[QD8] Size the dynamic quantize parameter correctly
Issue
-
When a subgraph is created with a QD8 tensor, only the size for the actual tensor data is updated in the value. The space reservation or memory planning for the dynamic quant parameters of that tensor is left to the first inference. Then, during memory planning, the number of quant parameters is calculated based on the current shape of the value, which may be smaller than the shape the subgraph was created with.
-
Memory re-planning, triggered based on the tensor size, should correctly handle dynamic quant parameters memory. However, if the subgraph was created with a larger size than the current size, and the current size differs from the previous inference, no memory planning will be triggered.

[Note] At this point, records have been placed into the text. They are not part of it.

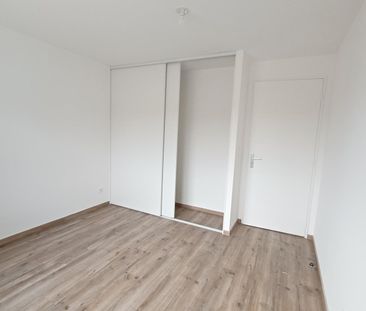 location Appartement T3 DE 65.45m² À ANNEMASSE - Photo 1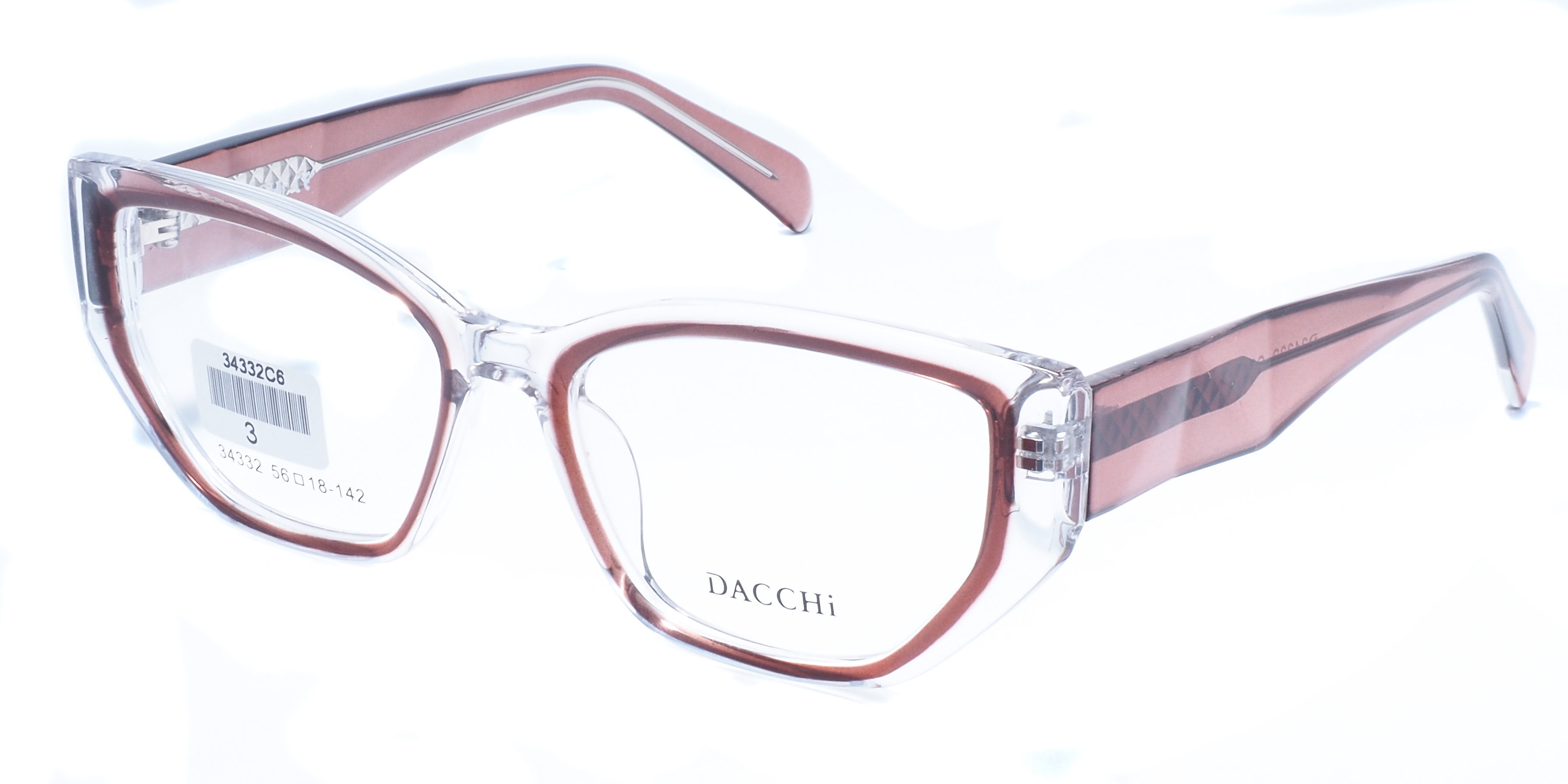 оправа DACCHi D34332 C6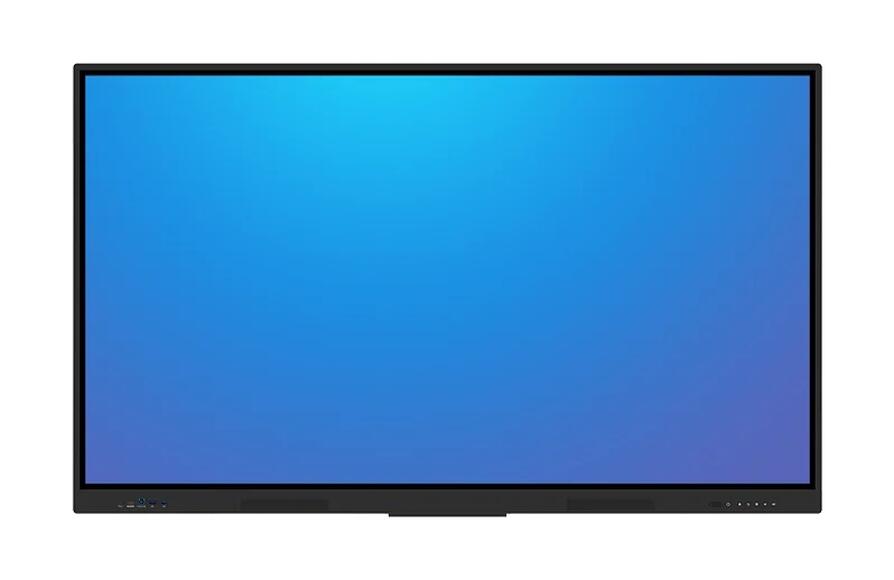 Интерактивная панель [LMP7502ELN] Lumien [75EL] (75, ИК, 4K60Hz, 40 касаний, 8 Гб + 128 Гб, Android 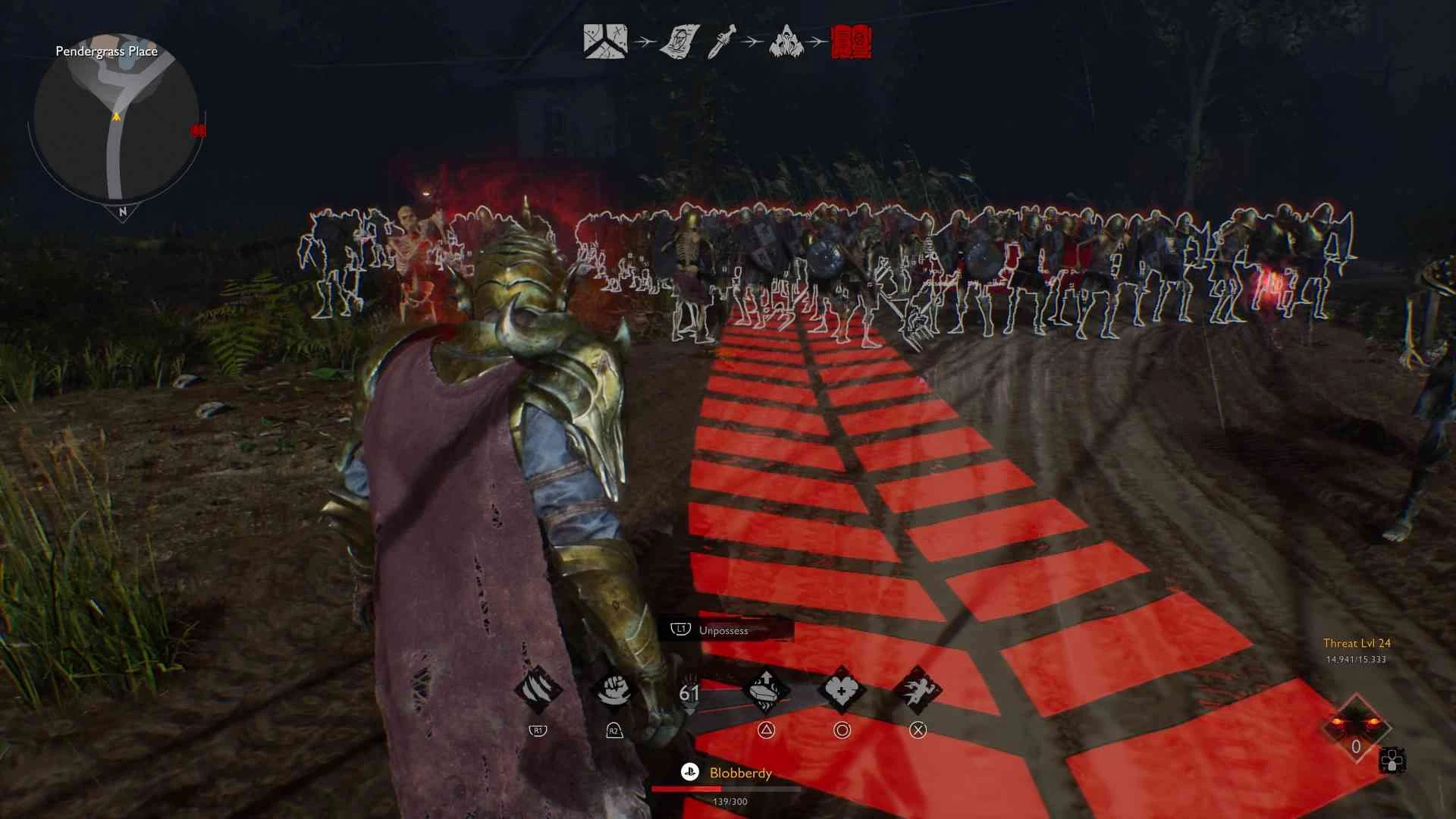 Армия тьмы как в фильме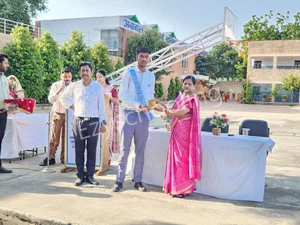 Shri Hanwant Senior Secondary School Gallery 10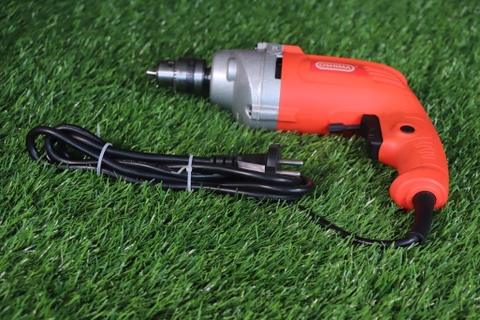 Máy khoan điện Oshima K600 600W Đỏ Điện 1 pha
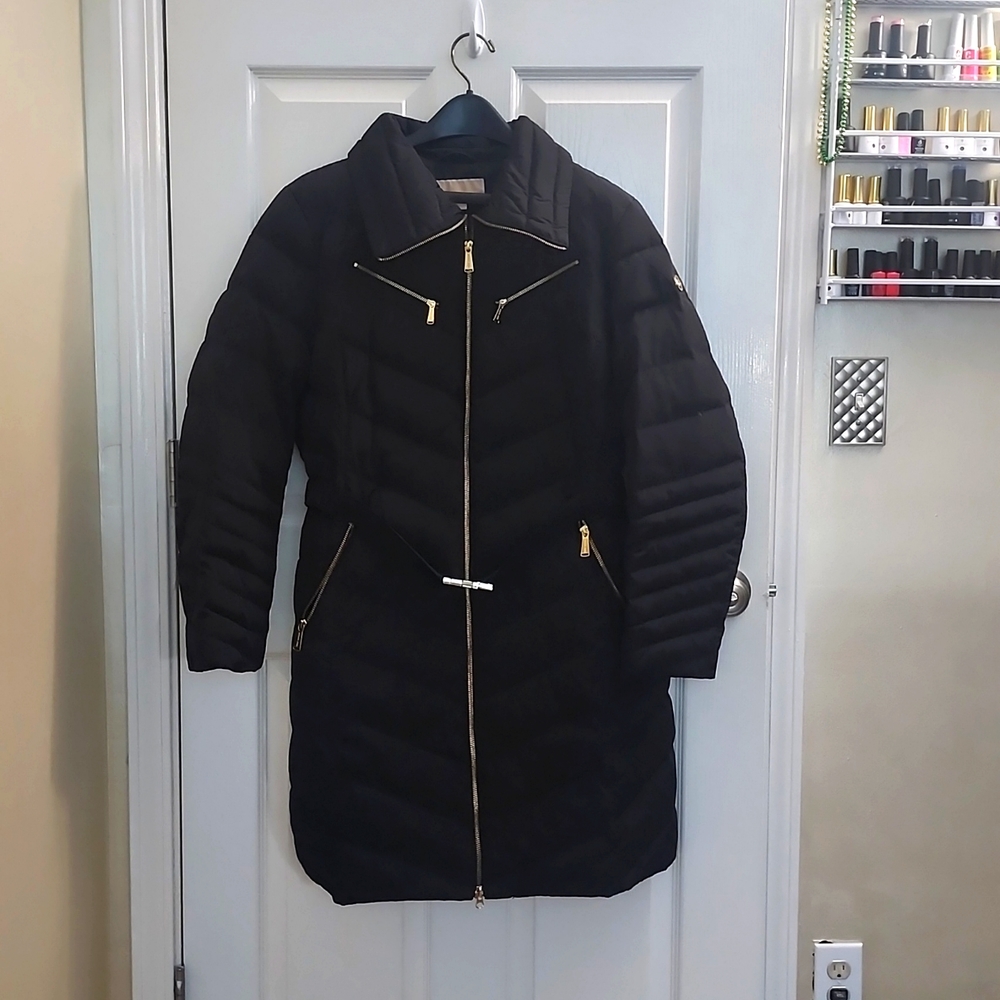 Women's Michael Kors coat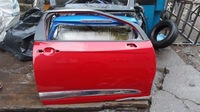 фото thumb №1, Citroen ds3 двері правий перед передні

With that, the bug occurs when the current tensor batch size (based on num_nonbatch_dims) exceeds the planned memory for dynamic quant params without retriggering memory planning. This results in updating the padded quant parameter buffer with the last good quant parameter in xnn_compute_pad_qd8_params, causing a heap-buffer-overflow (with ASAN).
As described earlier, this happens because memory for dynamic quant parameters was reserved based only on the first inference shape, not the potentially much larger subgraph shape.
Fix
This commit applies the same size tracking logic used for data size to dynamic quant parameter size, but only for QD8 values and only for the convert op. It gets the size from the subgraph shape, and updates it during memory planning if necessary.
This approach, as opposed to triggering memory replanning based on dynamic quant parameter size, allows us to avoid memory replanning if the user has created the upper bounded subgraph.
WIP Items
- tests for convert op where we reproduce this
cc @alankelly
Thanks for finding and fixing this.
Let me know when it's ready for review
Alan, I think this is ready for a review.
Thanks Alan for merging the last one. I updated this PR with the change. Please take a look whenever you have time.